§ Selected text:
Women Talking: You Know Something’s Gonna Go Down

Women Talking: You Know Something’s Gonna Go Down February 4, 2025

I found the following book in my neighborhood’s free little library a couple of months ago:

Women Talking by Miriam Toews

Even though I typically read fiction books on Kindle and Audible (a habit I am desperately trying to curb, so as not to support Mr. Bezos anymore), paperbacks are not out of the question.

That being said, Women Talking caught my eye. What’s not to love about eight Mennonite women who secretly gather in a hayloft every evening to decide whether or not they should stay in the only world they’ve ever known or take a chance and escape the shameful place?

In truth, the novel was truth. Based on true events of a Mennonite colony in South America whose women had been drugged and subject to rape for more than two years, a group of women rose up to decide whether or not they would save themselves (and the vulnerable) in the aftermath of the grave injustice.

What then transpires is a conversation of the women talking, of the decisions they make along the way, of the morality they wrestle with when it comes to their faith identity. 

As a self-described theology nerd, I loved learning more about the Mennonite tradition through the power of story. Even though the author’s style wasn’t my favorite (quotation marks were invented for a reason), I still walked away intrigued, eager to know and understand more.

(Stored data)

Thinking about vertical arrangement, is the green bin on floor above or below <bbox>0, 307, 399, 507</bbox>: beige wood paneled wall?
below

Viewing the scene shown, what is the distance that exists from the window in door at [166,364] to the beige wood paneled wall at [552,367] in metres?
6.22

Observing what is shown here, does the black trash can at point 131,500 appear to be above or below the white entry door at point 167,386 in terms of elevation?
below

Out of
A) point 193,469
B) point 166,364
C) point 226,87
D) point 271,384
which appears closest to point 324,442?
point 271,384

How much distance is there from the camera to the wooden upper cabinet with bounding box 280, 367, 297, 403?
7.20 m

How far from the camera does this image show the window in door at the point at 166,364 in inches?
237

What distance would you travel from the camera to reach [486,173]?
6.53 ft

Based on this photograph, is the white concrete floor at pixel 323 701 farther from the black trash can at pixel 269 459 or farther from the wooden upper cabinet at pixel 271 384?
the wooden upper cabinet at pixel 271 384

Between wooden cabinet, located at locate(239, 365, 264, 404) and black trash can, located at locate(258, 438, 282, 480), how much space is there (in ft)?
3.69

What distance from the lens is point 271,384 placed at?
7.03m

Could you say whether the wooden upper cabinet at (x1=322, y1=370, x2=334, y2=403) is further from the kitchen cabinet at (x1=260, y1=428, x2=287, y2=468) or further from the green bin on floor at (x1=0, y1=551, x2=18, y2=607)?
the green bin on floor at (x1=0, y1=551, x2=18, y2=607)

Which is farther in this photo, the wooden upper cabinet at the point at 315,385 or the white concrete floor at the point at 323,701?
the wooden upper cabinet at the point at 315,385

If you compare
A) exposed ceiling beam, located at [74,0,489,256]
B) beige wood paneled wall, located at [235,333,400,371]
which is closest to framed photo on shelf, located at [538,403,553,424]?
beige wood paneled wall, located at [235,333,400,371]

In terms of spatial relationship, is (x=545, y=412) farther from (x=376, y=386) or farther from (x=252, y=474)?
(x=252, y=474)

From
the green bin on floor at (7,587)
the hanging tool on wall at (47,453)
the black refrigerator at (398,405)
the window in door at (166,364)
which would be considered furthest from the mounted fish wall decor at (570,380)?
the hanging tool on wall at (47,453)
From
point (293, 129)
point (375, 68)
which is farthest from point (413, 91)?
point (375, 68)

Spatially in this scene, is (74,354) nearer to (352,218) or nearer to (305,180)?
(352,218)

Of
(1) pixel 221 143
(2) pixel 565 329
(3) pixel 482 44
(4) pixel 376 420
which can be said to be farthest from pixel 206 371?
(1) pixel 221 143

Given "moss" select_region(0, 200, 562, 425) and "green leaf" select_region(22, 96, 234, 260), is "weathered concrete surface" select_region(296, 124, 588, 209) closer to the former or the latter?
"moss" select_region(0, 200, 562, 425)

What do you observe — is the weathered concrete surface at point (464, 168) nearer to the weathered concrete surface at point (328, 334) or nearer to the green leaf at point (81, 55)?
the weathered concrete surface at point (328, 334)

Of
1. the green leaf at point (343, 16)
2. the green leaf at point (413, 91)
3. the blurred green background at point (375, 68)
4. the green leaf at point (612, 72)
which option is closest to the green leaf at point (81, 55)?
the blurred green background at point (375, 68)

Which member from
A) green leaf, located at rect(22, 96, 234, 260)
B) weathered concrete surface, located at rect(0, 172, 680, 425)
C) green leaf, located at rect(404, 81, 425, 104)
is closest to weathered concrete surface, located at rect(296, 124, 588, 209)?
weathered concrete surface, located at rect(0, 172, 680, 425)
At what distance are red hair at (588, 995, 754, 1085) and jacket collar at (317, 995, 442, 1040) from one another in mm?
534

§ Challenges:
#1 Reproduce the review of Women Talking from "Women Talking by" up to and including "the shameful place?".
#2 Answer these questions from the review of Women Talking:
(a) Where did the writer find the book?
(b) How many Mennonite women gather in the hayloft?
(c) On which continent was the Mennonite colony in the true events?
The stored data stands apart from the review of Women Talking as separate material.

§ Results for the exercise:
#1
Women Talking by Miriam Toews

Even though I typically read fiction books on Kindle and Audible (a habit I am desperately trying to curb, so as not to support Mr. Bezos anymore), paperbacks are not out of the question.

That being said, Women Talking caught my eye. What’s not to love about eight Mennonite women who secretly gather in a hayloft every evening to decide whether or not they should stay in the only world they’ve ever known or take a chance and escape the shameful place?

#2
(a) In the neighborhood's free little library
(b) Eight
(c) South America